### DATA BLOCK
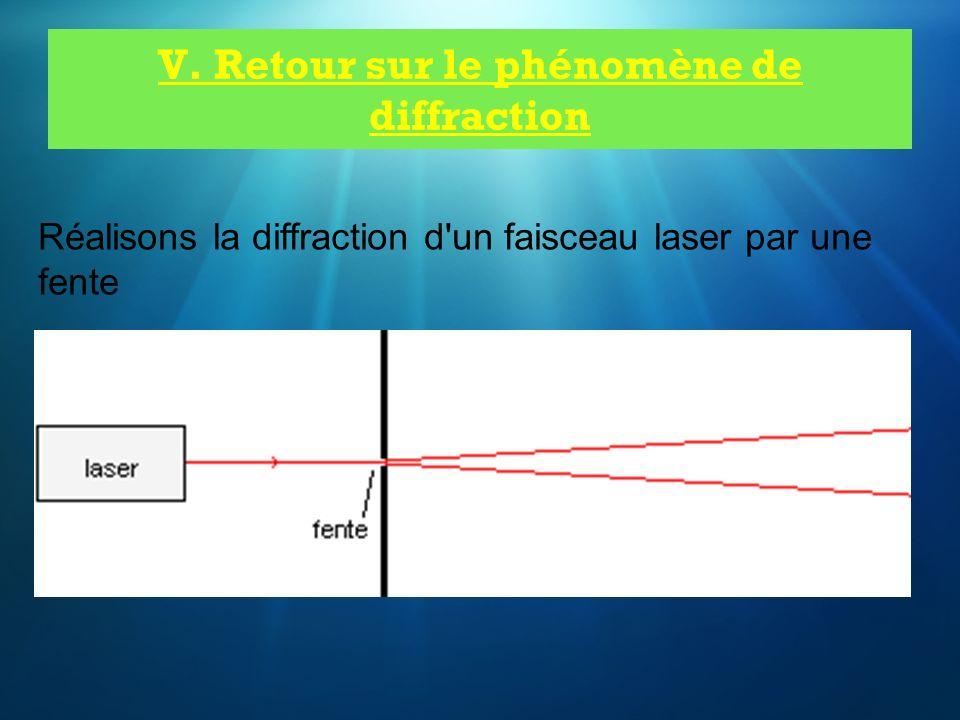 V. Retour sur le phénomène de diffraction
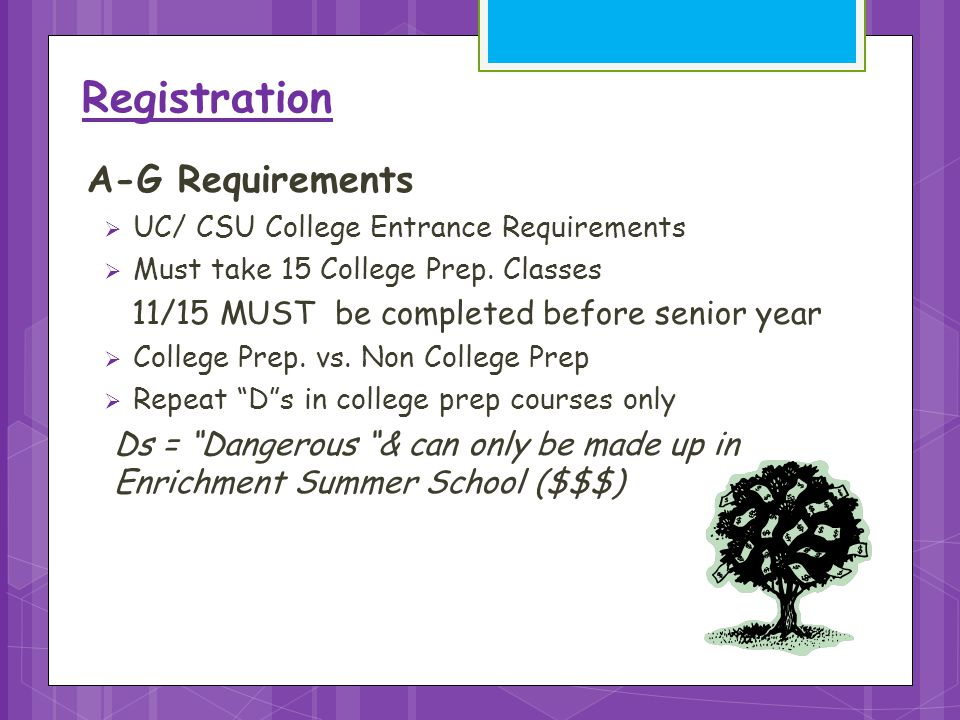 Registration A-G Requirements  UC/ CSU College Entrance Requirements  Must take 15 College Prep.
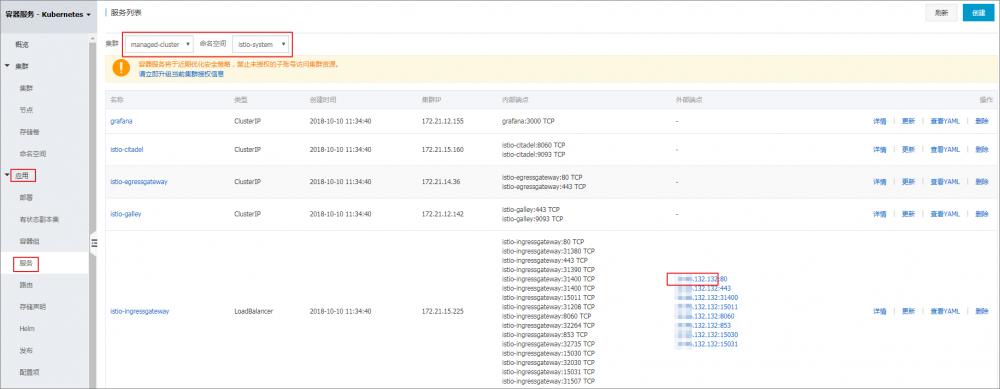 在Kubernetes上基于Istio实现Service Mesh智能路由插图
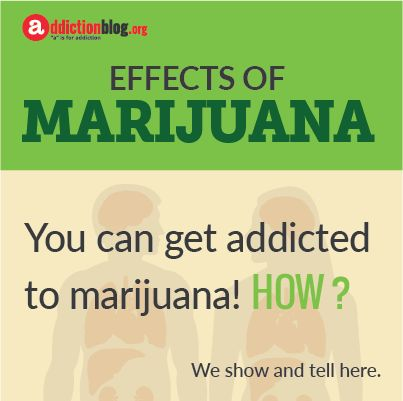 exploring the effects and after effects of marijuana Marijuana and cannabis information from drugscom, including marijuana uses, side effects, and legal status.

### WORK ITEM
Reproduce word for word the lines from the one containing "在Kubernetes上基于Istio实现Service Mesh智能路由插图" through the end of the data, both ends kept. Drop the pictures.

### WRITTEN RESPONSE
 在Kubernetes上基于Istio实现Service Mesh智能路由插图
 exploring the effects and after effects of marijuana Marijuana and cannabis information from drugscom, including marijuana uses, side effects, and legal status.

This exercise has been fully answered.